Exercise:
Could you repeat the data word for word while skipping the pictures?

Data shown:
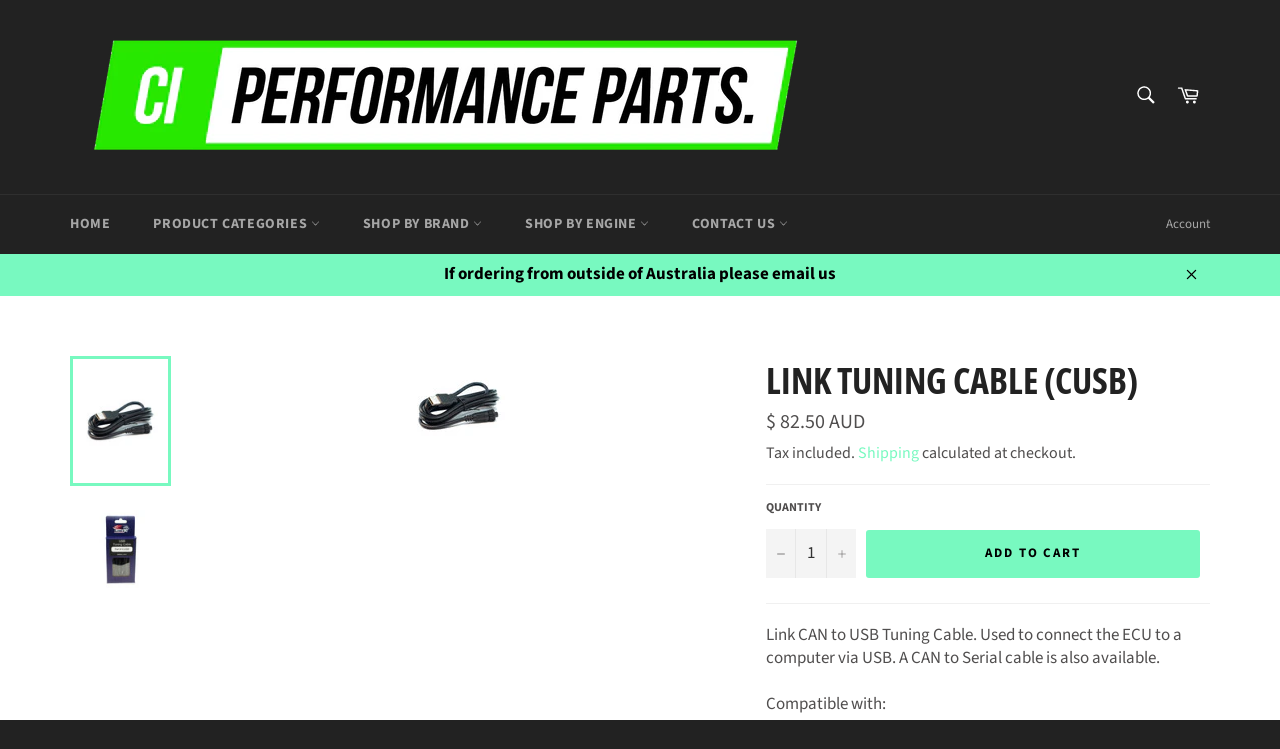

--- FILE ---
content_type: text/html; charset=utf-8
request_url: https://www.google.com/recaptcha/api2/aframe
body_size: 268
content:
<!DOCTYPE HTML><html><head><meta http-equiv="content-type" content="text/html; charset=UTF-8"></head><body><script nonce="PGV2WYivGJiffxK5bSzo6w">/** Anti-fraud and anti-abuse applications only. See google.com/recaptcha */ try{var clients={'sodar':'https://pagead2.googlesyndication.com/pagead/sodar?'};window.addEventListener("message",function(a){try{if(a.source===window.parent){var b=JSON.parse(a.data);var c=clients[b['id']];if(c){var d=document.createElement('img');d.src=c+b['params']+'&rc='+(localStorage.getItem("rc::a")?sessionStorage.getItem("rc::b"):"");window.document.body.appendChild(d);sessionStorage.setItem("rc::e",parseInt(sessionStorage.getItem("rc::e")||0)+1);localStorage.setItem("rc::h",'1768846372761');}}}catch(b){}});window.parent.postMessage("_grecaptcha_ready", "*");}catch(b){}</script></body></html>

Solution for this problem:
--- FILE ---
content_type: text/html; charset=utf-8
request_url: https://www.google.com/recaptcha/api2/aframe
body_size: 268
content:
<!DOCTYPE HTML><html><head><meta http-equiv="content-type" content="text/html; charset=UTF-8"></head><body><script nonce="PGV2WYivGJiffxK5bSzo6w">/** Anti-fraud and anti-abuse applications only. See google.com/recaptcha */ try{var clients={'sodar':'https://pagead2.googlesyndication.com/pagead/sodar?'};window.addEventListener("message",function(a){try{if(a.source===window.parent){var b=JSON.parse(a.data);var c=clients[b['id']];if(c){var d=document.createElement('img');d.src=c+b['params']+'&rc='+(localStorage.getItem("rc::a")?sessionStorage.getItem("rc::b"):"");window.document.body.appendChild(d);sessionStorage.setItem("rc::e",parseInt(sessionStorage.getItem("rc::e")||0)+1);localStorage.setItem("rc::h",'1768846372761');}}}catch(b){}});window.parent.postMessage("_grecaptcha_ready", "*");}catch(b){}</script></body></html>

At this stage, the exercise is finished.